7 January 2010
Voice: the union for education professionals has commented on the children, schools and families committee's report on school accountability (published 7 January 2010).
General secretary Philip Parkin said: "Once again the committee has hit the nail on the head – recognising what is obvious and practical to school staff but which the government cannot or will not see.
"Schools are being smothered by a suffocating tide of initiatives, targets and tests from a headline-obsessed government and inspected by a creaking, over-blown bureaucratic regime.
"Schools are crying out to get away from teaching-to-tests and for a 'period of stability and a chance for their own efforts to improve performance to bear fruit,' as Barry Sheerman so eloquently puts it.
"Teaching and support staff are professionals and should be treated as such, and allowed to use their own judgement and training, rather than being patronised, herded and force-fed by targets, tasks and toolkits from Whitehall and Ofsted.
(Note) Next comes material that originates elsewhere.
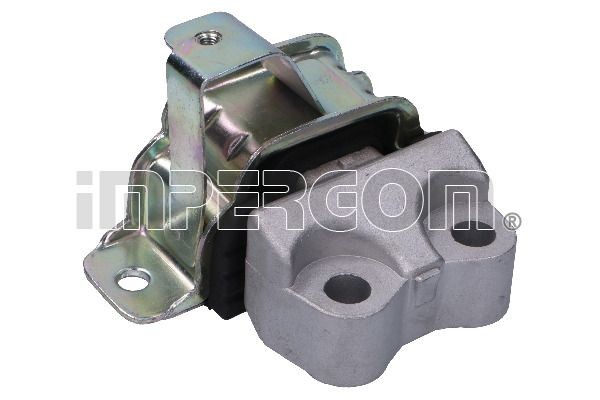 ORIGINAL IMPERIUM Engine mount Article number: 25652 cheaply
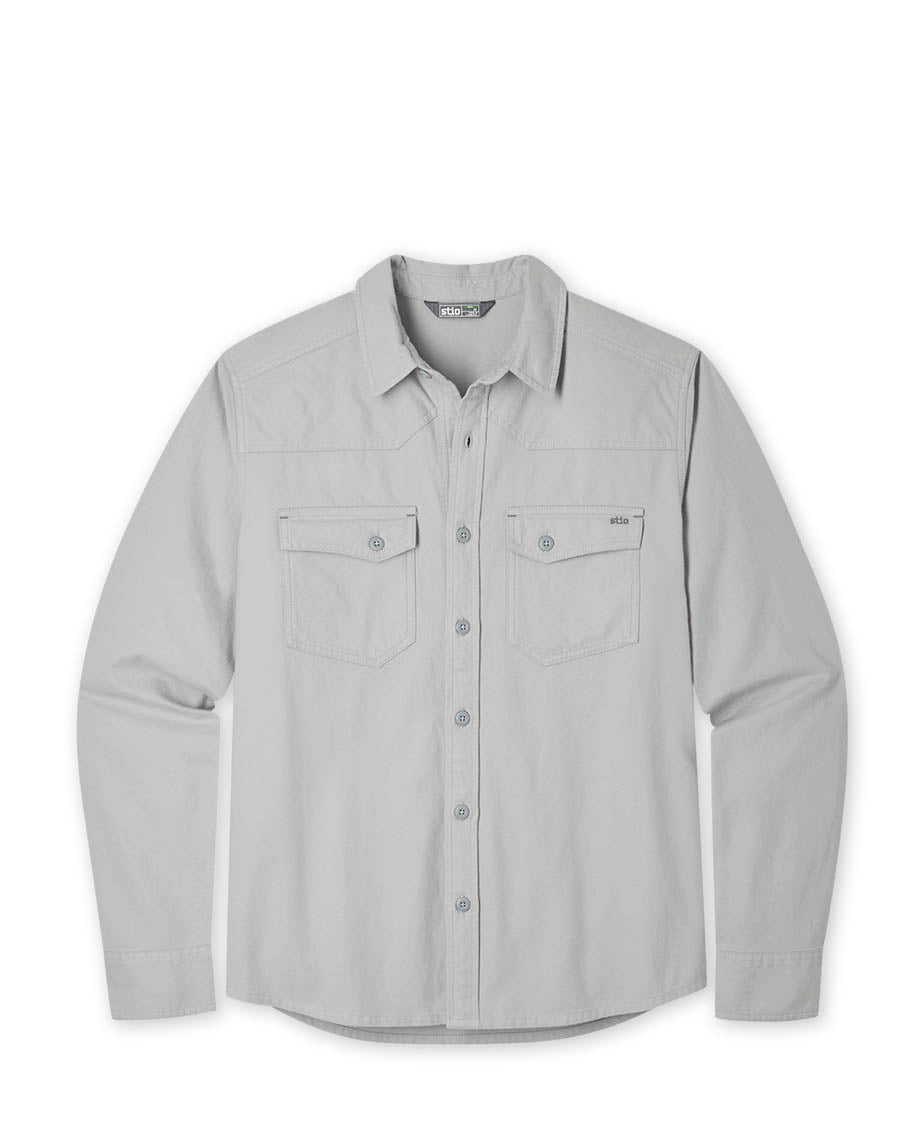 Stio Outdoor Apparel for Men, Women & Kids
"I am delighted that the committee believes that the proposed 'school report card' 'should not carry an overall score'. Voice agrees that 'a report card can never be a full account of a school's performance'. Like any institution or organisation, a school has strengths and weaknesses across the many aspects of its work, which is about more than just test and target results.
"Schools are already the most over-inspected, over-accountable, minutely examined institutions in the country so a 'B plus, could do better' style of mark would be shallow, pointless and meaningless."